▶ **What you should do**: In the excerpt about being on an emotional break, what does Feng call the commenter listed as Anonymous?

So as strange as it sounds, my brain has put me on emotional break, which just means that I'm calm about everything and nothing penetrates the calm. I can't react emotionally. I say what I know needs to be said, and I can feel a sort of detached empathy, but I can't get worked up about anything. And I do mean can't. I want to be able to feel things, but right now I just can't. I feel detached and matter-of-fact.

And that's a big relief right now. I need a break. I just hope it doesn't last too long.

8 comments:

Amber said...

You take a break and let the rest of us do the worrying/caring for you. I'm keeping you, and all of your dear friends and family in my thoughts and in my prayers. In the mean time, give yourself a break. Your heart is big but it shouldn't have to carry around the weight of the world all alone!

EconomicDisconnect said...

Sounds like an so much going on. Keep your chin up and do what works for you. You have my thoughts and best wishes.

Anonymous said...

I can relate to being emotional - I am too to a certain level. Feng calls me a "professional worrier" because I tend to over-think stuffs and worry for those around me.

▶ **Stored rows**:

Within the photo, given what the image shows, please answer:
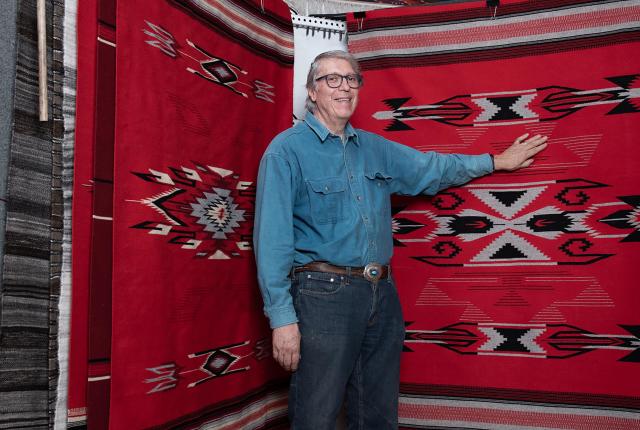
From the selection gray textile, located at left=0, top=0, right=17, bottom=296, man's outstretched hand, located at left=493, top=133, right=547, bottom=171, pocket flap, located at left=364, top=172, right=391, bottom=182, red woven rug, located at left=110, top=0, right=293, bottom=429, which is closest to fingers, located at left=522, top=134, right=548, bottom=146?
man's outstretched hand, located at left=493, top=133, right=547, bottom=171

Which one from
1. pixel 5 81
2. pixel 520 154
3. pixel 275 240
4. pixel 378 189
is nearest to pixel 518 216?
pixel 520 154

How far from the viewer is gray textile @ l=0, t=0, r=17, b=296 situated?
1171 millimetres

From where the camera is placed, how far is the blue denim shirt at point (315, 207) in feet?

▶ **Output for this exercise**: A "professional worrier."